|Coolit Vantage A.L.C. CPU Cooler|
|Reviews - Featured Reviews: Cooling|
|Written by David Ramsey|
|Sunday, 27 February 2011|
Page 5 of 6
Testing and Results
For this test, I used the following heat sinks in addition to the Coolit Vantage A.L.C.:
For heat sinks without a stock fan, I used a Thermalright TR-FDB-12-1600 fan, which puts out 63.7CFM at 28dBa according to Thermalright. This mid-range fan provides good air flow and reasonable noise levels. For "apples to apples" testing, where each heat sink is tested with the same fan, I used a Delta AFC1212D. This high-performance PWM fan is rated at 113CFM at a claimed 46.5dBa at full speed...which means that while it moves quite a bit of air, it's very loud.
The Intel Core i7-950 I used in this test runs much hotter than the Core i7-920 I'd used previously. At 1.35 volts, with a BCLK of 175Mhz, the 4,025Mhz CPU pumped out enough heat to stress the very best heat sinks. AIDA64 would report throttling once any single core reached 100 degrees Celsius; any throttling resulted in cancelling the test and recording a "FAIL". Although this overclocked and overvolted Core i7-950 represents an extreme, these are expensive, high-end heat sinks.

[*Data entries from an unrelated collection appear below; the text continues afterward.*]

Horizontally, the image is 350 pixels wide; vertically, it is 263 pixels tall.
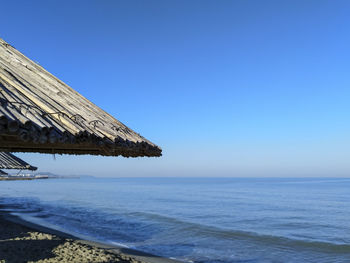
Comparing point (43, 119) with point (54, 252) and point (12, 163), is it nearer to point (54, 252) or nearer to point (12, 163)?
point (54, 252)

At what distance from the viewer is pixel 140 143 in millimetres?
3240

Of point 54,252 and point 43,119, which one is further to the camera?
point 54,252

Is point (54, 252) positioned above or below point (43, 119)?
below

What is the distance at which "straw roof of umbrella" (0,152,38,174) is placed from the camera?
12.2m

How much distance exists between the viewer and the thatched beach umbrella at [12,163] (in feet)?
40.1

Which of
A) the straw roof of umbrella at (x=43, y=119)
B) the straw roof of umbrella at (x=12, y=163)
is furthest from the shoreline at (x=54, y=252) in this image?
the straw roof of umbrella at (x=43, y=119)

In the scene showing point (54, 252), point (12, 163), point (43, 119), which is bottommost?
point (54, 252)

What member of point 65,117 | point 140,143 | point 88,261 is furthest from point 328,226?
point 65,117

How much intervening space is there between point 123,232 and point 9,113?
1239 cm

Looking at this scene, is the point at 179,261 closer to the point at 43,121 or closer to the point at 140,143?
the point at 140,143

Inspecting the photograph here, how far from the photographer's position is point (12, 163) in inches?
502

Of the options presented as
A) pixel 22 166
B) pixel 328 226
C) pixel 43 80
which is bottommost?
pixel 328 226

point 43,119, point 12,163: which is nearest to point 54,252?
point 12,163

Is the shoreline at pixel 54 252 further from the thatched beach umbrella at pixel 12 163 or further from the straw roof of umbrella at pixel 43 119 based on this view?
the straw roof of umbrella at pixel 43 119
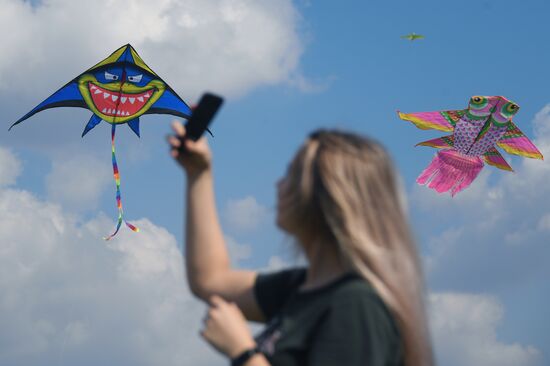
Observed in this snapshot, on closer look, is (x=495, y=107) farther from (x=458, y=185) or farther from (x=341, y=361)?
(x=341, y=361)

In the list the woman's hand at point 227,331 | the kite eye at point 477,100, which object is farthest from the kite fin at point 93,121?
the woman's hand at point 227,331

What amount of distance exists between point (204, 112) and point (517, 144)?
15539 mm

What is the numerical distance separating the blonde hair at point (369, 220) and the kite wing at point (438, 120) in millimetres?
14521

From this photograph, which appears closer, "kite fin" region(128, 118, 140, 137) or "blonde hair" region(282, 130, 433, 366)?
"blonde hair" region(282, 130, 433, 366)

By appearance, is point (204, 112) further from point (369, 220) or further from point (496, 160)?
point (496, 160)

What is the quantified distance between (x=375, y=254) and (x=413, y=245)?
0.13 m

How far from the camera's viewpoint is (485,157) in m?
16.9

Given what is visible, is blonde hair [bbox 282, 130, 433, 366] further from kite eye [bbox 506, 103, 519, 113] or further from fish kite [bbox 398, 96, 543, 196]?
kite eye [bbox 506, 103, 519, 113]

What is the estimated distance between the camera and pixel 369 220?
206 centimetres

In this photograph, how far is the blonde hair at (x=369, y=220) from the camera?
2.04m

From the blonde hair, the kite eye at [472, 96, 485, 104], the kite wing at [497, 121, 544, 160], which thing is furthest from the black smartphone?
the kite wing at [497, 121, 544, 160]

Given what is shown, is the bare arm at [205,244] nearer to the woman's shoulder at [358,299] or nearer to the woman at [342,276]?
the woman at [342,276]

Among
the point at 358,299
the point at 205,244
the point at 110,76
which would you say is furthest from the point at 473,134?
the point at 358,299

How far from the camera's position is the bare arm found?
2324mm
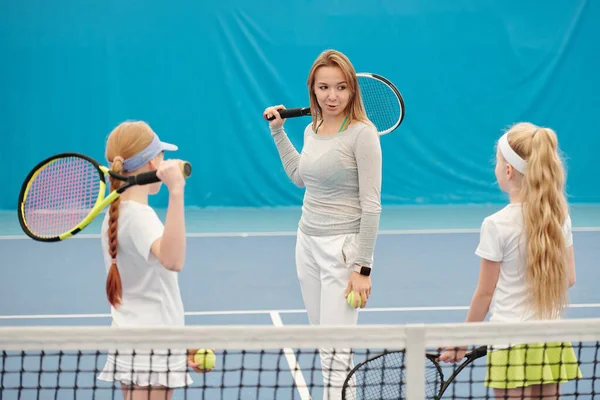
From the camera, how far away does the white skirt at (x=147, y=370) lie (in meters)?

The chart below summarizes the results with the stock fans (hotter temperatures towards the top of the chart, and cooler temperatures towards the bottom). The twin-fan Cooler Master V6 GT and Corsair H70 have a real advantage here, since their dual fans move more air than the stock single fan of any of the other units. The first thing we see is that the Vantage's "Silent" setting is not appropriate for the volcanic heat put out by the overclocked Core i7-950 processor, since CPU temperature soared past 100 degrees Celsius and throttling occurred.
Stock Fan Tests
Set to "Extreme" mode, the Vantage A.L.C. was able to better the performance of the ECO A.L.C. and (just barely) Corsair's H50. That's about it for the good news, though, as it was soundly beaten by every other cooler in this test. The large gap between it and the Corsair H70 (fans on low) divides the chart into "lower performance" and "higher performance" coolers. With its dual, high performance fans (aggregate airflow of over 180CFM) the Cooler Master V6 GT takes the lead here, keeping the blistering hot Core i7-950 almost 12 degrees Celsius cooler than the Vantage A.L.C.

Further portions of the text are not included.